GOAL »
Starting at the line that contains "How far from" and running through the end of the rows, rewrite those lines with "camera" renamed to "viewer" and everything else left as is.

Rows of spatial reasoning questions:
## START

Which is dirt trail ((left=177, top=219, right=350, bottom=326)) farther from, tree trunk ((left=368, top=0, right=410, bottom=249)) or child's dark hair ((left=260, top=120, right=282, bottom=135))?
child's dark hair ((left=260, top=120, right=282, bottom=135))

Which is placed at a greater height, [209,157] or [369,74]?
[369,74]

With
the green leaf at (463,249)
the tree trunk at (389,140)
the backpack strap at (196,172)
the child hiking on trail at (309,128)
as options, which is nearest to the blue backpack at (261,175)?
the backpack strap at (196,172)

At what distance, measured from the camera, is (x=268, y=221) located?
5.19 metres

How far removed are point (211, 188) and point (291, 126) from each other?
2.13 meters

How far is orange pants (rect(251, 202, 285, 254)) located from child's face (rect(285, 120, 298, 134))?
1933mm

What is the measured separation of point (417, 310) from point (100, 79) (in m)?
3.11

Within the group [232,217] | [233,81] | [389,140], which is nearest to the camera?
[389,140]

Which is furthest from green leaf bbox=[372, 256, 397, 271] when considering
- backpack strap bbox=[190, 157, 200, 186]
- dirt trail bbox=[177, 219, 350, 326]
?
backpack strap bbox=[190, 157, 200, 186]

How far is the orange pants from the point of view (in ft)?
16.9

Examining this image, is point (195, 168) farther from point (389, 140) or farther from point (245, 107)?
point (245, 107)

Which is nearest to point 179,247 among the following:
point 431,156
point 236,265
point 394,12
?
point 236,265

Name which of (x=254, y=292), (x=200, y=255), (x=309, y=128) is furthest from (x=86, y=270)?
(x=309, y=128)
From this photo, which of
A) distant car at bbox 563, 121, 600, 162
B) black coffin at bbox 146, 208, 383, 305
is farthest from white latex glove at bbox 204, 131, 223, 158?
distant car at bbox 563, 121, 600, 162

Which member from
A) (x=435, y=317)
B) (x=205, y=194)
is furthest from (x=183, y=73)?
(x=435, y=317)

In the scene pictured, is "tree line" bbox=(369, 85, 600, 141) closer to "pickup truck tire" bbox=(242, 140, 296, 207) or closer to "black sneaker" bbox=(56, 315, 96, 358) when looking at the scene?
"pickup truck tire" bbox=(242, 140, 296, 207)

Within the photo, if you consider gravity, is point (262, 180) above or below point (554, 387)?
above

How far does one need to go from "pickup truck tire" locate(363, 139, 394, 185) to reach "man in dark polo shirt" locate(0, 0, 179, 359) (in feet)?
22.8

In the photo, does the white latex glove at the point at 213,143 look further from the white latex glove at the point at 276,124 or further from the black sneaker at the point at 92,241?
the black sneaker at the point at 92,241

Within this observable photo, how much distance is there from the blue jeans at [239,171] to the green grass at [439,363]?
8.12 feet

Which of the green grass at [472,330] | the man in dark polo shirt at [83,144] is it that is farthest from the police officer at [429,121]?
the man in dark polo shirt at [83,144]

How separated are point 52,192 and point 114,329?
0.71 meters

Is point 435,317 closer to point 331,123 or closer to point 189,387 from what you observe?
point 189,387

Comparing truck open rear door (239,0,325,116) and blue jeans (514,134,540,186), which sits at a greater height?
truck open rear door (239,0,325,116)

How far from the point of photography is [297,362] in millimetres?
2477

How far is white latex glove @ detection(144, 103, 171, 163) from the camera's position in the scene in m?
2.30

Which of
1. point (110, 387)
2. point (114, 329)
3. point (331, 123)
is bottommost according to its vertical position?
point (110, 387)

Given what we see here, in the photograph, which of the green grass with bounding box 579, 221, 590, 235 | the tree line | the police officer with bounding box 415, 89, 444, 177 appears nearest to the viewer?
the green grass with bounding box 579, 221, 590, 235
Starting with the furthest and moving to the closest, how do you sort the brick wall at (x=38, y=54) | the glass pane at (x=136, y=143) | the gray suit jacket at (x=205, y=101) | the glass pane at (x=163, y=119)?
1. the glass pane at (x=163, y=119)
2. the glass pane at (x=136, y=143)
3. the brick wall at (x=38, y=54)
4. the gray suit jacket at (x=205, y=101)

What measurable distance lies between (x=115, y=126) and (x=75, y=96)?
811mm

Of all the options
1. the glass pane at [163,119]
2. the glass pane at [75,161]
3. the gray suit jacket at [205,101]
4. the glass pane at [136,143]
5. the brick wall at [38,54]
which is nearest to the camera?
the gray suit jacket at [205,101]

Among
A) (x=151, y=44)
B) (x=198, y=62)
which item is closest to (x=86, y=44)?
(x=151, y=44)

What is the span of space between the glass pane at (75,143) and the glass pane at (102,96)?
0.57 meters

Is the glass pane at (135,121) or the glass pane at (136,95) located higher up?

## END

FINISHED EXERCISE »
How far from the point of photography is [297,362] in millimetres?
2477

How far is white latex glove @ detection(144, 103, 171, 163) from the viewer's position in the scene in m?
2.30

Which of
1. point (110, 387)
2. point (114, 329)
3. point (331, 123)
is bottommost according to its vertical position?
point (110, 387)

Given what we see here, in the photograph, which of the green grass with bounding box 579, 221, 590, 235 | the tree line | the police officer with bounding box 415, 89, 444, 177 appears nearest to the viewer?
the green grass with bounding box 579, 221, 590, 235
Starting with the furthest and moving to the closest, how do you sort the brick wall at (x=38, y=54) | the glass pane at (x=136, y=143) | the gray suit jacket at (x=205, y=101) | the glass pane at (x=163, y=119)?
1. the glass pane at (x=163, y=119)
2. the glass pane at (x=136, y=143)
3. the brick wall at (x=38, y=54)
4. the gray suit jacket at (x=205, y=101)

What measurable distance lies between (x=115, y=126) and (x=75, y=96)?
811mm

Of all the options
1. the glass pane at [163,119]
2. the glass pane at [75,161]
3. the gray suit jacket at [205,101]
4. the glass pane at [136,143]
5. the brick wall at [38,54]
which is nearest to the viewer?
the gray suit jacket at [205,101]

Among
A) (x=151, y=44)
B) (x=198, y=62)
which item is closest to (x=86, y=44)?
(x=151, y=44)

What is the span of space between the glass pane at (75,143) and the glass pane at (102,96)?
0.57 meters

Is the glass pane at (135,121) or the glass pane at (136,95) located higher up?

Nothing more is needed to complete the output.